Cherkizovsky guards speaking with unemployed workers waiting for the market to reopen on Wednesday. Mikhail Metzel

A senior Moscow lawmaker said Wednesday that Cherkizovsky Market might never reopen and its territory might be used to construct apartment buildings.

“The shutdown of the market is not only a gift for all citizens of the eastern Moscow district, but it was also a long-term fight,” Moscow City Duma Deputy Speaker Andrei Metelsky said, Interfax reported.

He said the 300 hectares occupied by Cherkizovsky, Eastern Europe’s largest market, might be used for municipal housing.

Cherkizovsky, which employed tens of thousands of people, was closed June 29 after federal inspectors found sanitary and fire violations there.

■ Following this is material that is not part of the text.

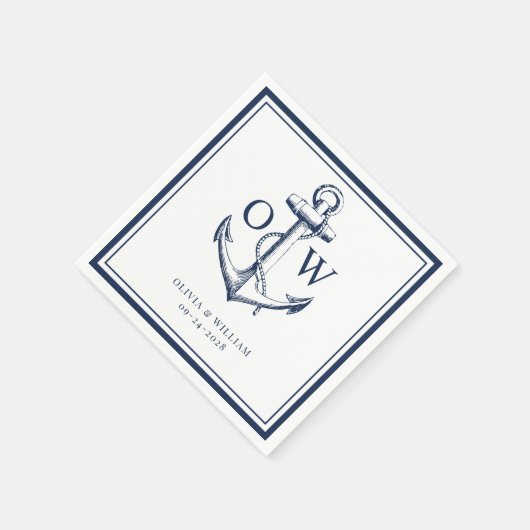 Monografische Hochzeit der Nautischen Navy Serviette (Ecke)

The closure followed a demand by Prime Minister Vladimir Putin in early June for “convictions” in connection with the September seizure of $2 billion in goods at the market that purportedly had been smuggled from China.

Unemployed market workers, meanwhile, submitted an appeal to President Dmitry Medvedev to protest the closure. The appeal was accepted by the presidential administration, which promised to examine it, Itar-Tass reported

Also Wednesday, several dozen workers tried to stage an unsanctioned protest on Staraya Ploshchad near the Kitai Gorod metro station but were stopped by police, Itar-Tass said.